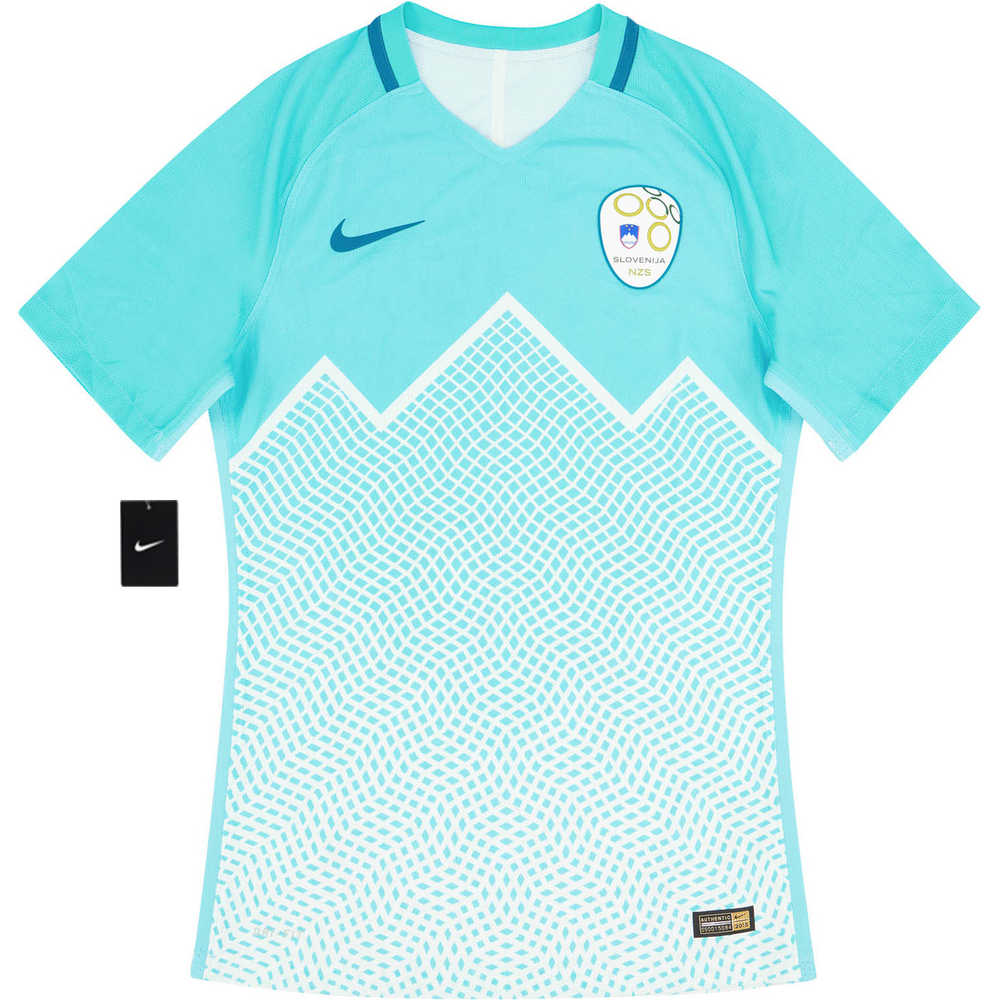 2016-17 Slovenia Player Issue Home Shirt *w/Tags* M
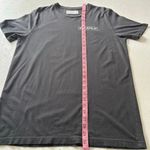 Abercrombie & Fitch #TEAMUP Graphic Tee | Soft Black Cotton T-Shirt | Size L Photo 5
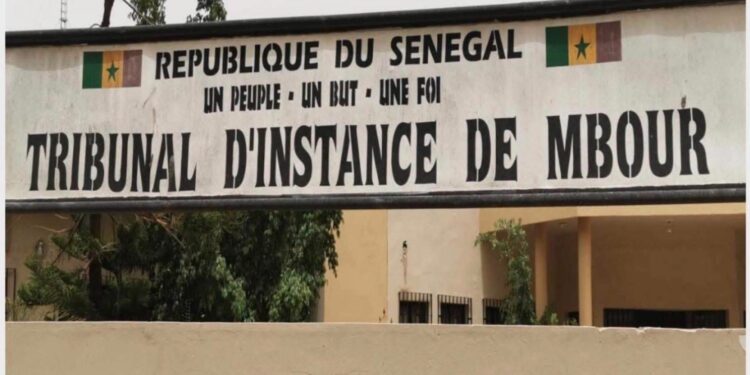Mbour : mariée à deux hommes, une femme poursuivie pour bigamie 1 Mbour : mariée à deux hommes, une femme poursuivie pour bigamie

======

WHAT YOU NEED TO DO: Give back the material word for word, leaving out its pictures.

SOLUTION TO THIS TASK:
 2016-17 Slovenia Player Issue Home Shirt *w/Tags* M
 Abercrombie & Fitch #TEAMUP Graphic Tee | Soft Black Cotton T-Shirt | Size L Photo 5
Mbour : mariée à deux hommes, une femme poursuivie pour bigamie 1 Mbour : mariée à deux hommes, une femme poursuivie pour bigamie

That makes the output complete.